Dalam rapat tersebut, turut hadir Menteri Pariwisata Arief Yahya, Menteri Lingkungan Hidup dan Kehutanan Siti Nurbaya Bakar, Direktur Utama PT Garuda Indonesia Arief Wibowo, serta perwakilan Kementerian Perhubungan.

Menurut Luhut, guna memenuhi target tersebut, pihaknya telah berkoordinasi dengan kementerian terkait untuk penyelesaian infrastruktur pendukung seperti jalan.

"Infrastruktur jalan tol dari Tebing Tinggi-Siantar, Siantar-Danau Toba harus jadi. Kemudian jalan dari pertigaan kampung Ajibata ke Sibisa sepanjang 12 km juga harus jadi. Berikut 3 km jalan dari Sibisa ke resort juga harus jadi," katanya.

Luhut juga meminta agar tidak ada gangguan listrik di kawasan tersebut.

"Di situ nanti akan selesai 70 MW hydropower (PLTA) tahun depan. Jadi artinya listrik enggak ada masalah," kata Pelaksana Tugas (Plt) Menteri ESDM itu.

Menteri Lingkungan Hidup dan Kehutanan Siti Nurbaya Bakar menuturkan, pihaknya diminta untuk mengatasi masalah lingkungan termasuk soal limbah, pencemaran danau, keramba jaring apung, serta reboisasi kawasan.

Menurut dia, untuk instalasi di pengolahan air limbah, Kementerian LHK akan bekerja sama dengan Ditjen Cipta Karya Kementerian PUPR.

"Jadi konsepnya dipetakan dulu pusat permukimannya.
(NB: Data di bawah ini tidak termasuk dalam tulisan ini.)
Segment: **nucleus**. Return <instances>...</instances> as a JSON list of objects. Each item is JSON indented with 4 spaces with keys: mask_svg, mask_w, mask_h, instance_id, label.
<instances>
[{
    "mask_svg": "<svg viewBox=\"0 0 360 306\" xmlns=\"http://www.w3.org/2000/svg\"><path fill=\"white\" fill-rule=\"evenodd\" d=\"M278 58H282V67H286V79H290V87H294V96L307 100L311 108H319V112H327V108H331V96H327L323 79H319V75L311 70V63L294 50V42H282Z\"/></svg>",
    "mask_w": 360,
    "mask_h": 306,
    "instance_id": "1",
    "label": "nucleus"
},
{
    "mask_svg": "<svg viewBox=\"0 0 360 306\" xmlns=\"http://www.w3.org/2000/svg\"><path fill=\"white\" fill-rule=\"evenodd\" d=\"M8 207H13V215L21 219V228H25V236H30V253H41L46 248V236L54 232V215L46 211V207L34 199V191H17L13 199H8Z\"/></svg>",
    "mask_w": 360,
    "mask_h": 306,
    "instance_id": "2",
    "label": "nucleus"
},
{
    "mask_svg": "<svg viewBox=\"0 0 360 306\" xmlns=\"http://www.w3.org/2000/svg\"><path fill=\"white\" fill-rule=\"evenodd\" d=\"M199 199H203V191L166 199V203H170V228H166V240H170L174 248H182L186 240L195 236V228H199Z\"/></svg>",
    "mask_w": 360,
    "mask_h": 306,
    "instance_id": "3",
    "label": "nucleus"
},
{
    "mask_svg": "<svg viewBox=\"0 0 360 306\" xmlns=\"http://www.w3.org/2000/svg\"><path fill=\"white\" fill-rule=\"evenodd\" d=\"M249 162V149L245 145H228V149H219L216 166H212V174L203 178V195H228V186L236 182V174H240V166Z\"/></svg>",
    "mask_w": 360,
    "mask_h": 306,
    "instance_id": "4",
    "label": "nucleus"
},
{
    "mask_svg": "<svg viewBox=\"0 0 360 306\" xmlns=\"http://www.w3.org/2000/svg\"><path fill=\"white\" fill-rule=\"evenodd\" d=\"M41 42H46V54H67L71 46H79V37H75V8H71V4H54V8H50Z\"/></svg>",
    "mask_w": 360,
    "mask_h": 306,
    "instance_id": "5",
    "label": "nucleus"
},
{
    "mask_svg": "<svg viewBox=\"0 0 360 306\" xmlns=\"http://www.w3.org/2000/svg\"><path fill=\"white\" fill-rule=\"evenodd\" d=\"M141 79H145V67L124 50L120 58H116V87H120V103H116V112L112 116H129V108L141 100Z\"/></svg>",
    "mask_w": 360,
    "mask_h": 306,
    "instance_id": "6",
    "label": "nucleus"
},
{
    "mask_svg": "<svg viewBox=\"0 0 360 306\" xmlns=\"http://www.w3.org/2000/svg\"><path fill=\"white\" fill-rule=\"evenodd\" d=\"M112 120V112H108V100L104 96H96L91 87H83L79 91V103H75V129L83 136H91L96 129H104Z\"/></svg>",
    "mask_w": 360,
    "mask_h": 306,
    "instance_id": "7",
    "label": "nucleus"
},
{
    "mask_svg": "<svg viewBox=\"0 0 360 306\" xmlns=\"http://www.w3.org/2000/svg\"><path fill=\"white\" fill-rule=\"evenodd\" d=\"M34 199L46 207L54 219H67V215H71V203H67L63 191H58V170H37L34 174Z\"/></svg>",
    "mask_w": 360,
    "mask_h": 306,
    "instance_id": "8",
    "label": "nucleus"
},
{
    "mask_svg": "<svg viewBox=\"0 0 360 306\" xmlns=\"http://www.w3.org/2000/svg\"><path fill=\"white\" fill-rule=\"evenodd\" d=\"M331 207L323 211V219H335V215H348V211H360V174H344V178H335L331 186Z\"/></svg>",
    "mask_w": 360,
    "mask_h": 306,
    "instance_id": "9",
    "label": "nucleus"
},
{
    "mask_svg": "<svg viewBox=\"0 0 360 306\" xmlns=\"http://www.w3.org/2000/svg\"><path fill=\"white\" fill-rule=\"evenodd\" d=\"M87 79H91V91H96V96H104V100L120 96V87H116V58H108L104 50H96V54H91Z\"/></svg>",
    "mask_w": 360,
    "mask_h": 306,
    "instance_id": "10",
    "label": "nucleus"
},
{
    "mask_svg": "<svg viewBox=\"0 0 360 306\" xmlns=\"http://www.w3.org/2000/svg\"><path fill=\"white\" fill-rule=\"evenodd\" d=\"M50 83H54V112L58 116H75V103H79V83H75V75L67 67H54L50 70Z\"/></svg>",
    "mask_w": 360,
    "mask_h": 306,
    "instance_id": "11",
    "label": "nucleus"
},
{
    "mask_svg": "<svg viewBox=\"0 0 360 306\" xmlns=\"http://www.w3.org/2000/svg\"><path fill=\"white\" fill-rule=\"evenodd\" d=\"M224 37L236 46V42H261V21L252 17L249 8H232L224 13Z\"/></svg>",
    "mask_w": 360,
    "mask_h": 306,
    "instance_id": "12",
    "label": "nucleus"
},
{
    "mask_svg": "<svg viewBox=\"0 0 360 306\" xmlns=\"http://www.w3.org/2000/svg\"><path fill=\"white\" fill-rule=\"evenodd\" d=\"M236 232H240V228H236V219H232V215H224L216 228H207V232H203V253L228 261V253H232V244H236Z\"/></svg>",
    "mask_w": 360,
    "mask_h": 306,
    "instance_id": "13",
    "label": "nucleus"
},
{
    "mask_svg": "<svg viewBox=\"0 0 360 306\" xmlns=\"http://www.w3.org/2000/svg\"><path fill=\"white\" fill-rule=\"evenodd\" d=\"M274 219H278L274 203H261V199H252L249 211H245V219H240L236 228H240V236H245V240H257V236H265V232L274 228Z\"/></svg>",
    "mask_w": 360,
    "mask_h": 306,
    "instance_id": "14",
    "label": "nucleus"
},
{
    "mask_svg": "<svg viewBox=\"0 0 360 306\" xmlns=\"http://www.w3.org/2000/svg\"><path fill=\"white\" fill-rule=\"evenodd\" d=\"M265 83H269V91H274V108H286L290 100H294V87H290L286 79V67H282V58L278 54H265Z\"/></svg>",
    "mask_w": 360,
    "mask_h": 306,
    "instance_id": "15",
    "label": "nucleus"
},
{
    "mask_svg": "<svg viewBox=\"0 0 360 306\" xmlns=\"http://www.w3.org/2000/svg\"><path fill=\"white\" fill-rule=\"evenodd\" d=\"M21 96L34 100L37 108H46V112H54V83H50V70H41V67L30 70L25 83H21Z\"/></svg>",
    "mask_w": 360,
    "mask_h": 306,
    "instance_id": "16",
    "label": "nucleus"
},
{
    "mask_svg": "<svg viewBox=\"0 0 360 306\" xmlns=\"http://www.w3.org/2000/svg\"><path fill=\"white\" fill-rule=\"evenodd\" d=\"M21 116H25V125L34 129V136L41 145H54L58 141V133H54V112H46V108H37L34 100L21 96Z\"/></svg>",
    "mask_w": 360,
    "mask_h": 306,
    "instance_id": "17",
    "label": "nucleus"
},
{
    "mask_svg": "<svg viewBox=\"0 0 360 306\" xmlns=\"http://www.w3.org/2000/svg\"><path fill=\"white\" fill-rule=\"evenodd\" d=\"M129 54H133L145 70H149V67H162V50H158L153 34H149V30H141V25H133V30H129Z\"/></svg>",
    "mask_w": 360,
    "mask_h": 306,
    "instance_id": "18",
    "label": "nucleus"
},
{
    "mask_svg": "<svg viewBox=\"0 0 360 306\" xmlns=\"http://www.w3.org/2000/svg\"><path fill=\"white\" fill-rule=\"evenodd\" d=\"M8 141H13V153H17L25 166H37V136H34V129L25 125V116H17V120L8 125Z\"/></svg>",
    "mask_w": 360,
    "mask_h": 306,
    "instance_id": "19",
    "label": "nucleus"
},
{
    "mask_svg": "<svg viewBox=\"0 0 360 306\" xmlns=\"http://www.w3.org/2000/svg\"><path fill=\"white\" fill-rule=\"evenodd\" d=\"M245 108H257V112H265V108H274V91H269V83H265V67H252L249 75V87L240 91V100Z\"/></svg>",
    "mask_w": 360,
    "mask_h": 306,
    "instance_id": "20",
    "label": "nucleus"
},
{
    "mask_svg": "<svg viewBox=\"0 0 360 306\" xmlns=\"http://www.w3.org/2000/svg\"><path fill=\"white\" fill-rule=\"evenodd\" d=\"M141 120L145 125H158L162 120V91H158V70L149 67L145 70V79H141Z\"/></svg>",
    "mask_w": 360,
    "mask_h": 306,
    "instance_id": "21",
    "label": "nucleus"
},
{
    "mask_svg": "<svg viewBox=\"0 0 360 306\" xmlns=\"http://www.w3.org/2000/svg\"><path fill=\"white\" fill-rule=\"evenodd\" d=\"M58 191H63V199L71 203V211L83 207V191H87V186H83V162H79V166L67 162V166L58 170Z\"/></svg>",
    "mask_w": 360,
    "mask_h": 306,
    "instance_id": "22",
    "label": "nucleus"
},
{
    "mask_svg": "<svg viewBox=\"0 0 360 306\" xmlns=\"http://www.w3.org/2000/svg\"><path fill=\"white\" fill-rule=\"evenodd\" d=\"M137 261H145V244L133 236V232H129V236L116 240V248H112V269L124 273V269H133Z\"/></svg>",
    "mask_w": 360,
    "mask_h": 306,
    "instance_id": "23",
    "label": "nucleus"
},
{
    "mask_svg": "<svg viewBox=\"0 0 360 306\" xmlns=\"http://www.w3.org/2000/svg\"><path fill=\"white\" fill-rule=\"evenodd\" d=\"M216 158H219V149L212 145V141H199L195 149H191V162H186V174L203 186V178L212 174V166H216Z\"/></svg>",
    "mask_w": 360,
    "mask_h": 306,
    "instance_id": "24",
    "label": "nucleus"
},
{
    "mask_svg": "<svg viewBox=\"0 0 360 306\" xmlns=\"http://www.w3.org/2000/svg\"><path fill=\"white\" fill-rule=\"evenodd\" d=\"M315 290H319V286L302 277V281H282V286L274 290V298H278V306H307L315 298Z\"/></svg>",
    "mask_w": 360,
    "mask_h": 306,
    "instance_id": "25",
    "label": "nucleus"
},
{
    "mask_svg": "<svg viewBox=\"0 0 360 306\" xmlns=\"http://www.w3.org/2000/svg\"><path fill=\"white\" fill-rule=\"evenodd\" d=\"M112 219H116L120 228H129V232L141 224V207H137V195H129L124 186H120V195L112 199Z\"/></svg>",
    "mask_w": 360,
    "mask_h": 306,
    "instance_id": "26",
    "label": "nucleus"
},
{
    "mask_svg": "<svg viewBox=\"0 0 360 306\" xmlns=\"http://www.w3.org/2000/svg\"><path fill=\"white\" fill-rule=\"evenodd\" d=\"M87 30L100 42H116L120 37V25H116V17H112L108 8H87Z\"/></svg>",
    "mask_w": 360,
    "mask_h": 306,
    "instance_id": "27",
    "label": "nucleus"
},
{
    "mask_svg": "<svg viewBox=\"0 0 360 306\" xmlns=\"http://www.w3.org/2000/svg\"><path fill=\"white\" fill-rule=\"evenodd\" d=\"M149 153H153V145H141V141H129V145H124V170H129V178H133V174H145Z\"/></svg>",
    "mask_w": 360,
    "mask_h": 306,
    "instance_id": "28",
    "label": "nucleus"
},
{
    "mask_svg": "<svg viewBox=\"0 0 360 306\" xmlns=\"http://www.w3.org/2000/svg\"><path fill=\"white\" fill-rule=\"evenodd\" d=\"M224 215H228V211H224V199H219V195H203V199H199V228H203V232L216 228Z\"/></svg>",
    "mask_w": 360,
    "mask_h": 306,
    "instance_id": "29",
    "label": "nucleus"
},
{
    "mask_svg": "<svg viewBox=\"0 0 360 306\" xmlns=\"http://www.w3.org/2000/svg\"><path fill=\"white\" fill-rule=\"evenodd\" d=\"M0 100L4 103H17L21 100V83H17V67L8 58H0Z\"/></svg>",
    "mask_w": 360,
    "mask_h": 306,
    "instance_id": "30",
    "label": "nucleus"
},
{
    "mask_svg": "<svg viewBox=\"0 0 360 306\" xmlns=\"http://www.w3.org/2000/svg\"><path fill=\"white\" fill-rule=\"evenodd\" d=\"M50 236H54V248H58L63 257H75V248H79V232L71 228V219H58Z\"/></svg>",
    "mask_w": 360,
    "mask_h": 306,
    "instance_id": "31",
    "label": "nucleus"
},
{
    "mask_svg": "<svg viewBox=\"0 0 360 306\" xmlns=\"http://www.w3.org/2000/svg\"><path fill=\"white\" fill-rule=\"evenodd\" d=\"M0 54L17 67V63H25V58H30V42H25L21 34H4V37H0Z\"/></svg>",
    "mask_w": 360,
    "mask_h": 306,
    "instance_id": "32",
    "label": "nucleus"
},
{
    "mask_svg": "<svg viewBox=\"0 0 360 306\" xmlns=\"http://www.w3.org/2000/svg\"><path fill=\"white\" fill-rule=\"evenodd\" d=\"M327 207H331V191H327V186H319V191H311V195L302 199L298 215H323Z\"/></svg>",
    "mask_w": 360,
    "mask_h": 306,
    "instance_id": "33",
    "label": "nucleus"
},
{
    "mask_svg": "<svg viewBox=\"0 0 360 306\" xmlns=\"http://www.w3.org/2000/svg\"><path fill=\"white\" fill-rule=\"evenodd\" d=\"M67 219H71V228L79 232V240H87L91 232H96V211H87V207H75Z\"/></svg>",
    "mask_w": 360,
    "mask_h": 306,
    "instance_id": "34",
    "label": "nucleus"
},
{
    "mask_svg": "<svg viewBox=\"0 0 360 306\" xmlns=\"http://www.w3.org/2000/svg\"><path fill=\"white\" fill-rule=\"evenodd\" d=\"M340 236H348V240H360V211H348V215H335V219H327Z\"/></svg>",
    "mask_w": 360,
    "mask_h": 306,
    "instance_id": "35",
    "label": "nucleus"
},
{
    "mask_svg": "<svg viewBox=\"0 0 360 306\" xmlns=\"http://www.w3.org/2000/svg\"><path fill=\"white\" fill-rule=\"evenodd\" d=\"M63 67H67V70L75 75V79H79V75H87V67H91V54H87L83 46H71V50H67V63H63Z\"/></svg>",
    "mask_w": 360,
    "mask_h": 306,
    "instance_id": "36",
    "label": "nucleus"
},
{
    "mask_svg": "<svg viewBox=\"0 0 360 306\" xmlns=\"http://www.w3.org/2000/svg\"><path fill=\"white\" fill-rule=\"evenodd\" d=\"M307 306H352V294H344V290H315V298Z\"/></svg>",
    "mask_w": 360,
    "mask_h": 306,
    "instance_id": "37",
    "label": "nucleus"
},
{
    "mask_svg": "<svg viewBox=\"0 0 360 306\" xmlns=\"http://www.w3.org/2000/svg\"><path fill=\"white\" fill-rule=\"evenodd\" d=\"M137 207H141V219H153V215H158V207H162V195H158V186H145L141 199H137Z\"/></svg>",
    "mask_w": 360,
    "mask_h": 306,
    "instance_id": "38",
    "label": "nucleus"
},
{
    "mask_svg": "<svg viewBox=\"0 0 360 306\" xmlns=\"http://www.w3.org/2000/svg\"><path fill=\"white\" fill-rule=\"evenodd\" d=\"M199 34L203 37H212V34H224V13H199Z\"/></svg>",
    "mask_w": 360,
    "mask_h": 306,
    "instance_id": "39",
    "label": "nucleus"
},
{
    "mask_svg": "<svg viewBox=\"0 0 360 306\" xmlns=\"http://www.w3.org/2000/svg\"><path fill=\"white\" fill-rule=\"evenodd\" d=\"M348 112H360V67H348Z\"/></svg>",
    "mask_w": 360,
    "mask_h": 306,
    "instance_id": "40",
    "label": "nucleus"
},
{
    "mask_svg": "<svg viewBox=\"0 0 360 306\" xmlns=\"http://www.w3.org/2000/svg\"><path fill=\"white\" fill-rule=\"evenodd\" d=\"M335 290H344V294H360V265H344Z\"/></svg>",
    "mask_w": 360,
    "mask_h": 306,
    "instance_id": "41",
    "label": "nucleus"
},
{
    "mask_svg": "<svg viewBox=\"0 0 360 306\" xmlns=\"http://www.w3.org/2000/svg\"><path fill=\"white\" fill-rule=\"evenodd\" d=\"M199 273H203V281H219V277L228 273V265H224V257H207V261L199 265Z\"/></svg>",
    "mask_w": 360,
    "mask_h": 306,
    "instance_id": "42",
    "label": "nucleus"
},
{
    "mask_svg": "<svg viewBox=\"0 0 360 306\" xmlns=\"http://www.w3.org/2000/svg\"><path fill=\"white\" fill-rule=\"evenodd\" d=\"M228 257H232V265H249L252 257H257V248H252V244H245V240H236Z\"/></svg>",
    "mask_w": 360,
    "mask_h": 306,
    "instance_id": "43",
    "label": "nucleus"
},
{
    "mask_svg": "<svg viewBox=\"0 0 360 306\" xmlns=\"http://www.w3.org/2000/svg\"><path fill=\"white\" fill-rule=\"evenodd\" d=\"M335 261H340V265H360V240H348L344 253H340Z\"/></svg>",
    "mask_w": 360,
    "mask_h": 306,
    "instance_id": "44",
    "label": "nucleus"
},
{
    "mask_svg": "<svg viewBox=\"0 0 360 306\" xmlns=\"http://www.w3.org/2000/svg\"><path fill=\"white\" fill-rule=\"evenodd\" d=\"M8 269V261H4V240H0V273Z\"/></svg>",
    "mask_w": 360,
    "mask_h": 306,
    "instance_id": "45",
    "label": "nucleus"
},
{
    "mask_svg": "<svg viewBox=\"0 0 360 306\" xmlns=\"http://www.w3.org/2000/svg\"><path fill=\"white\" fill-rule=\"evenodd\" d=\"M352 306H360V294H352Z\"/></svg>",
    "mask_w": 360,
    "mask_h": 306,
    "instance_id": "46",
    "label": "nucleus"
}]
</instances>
Kalau sumber pencemaran juga datang dari perusahaan-perusahaan, itu juga segera dicek," jelasnya.

Rencananya, lanjut Siti, Jumat (7/10) akan dilakukan pemetaan keseluruhan untuk menentukan lokasi penanganan.

"Lalu setelah itu dibuat detail engineering design (DED). Jadi 2017 sudah bisa dibangun, dirapihkan," ujarnya.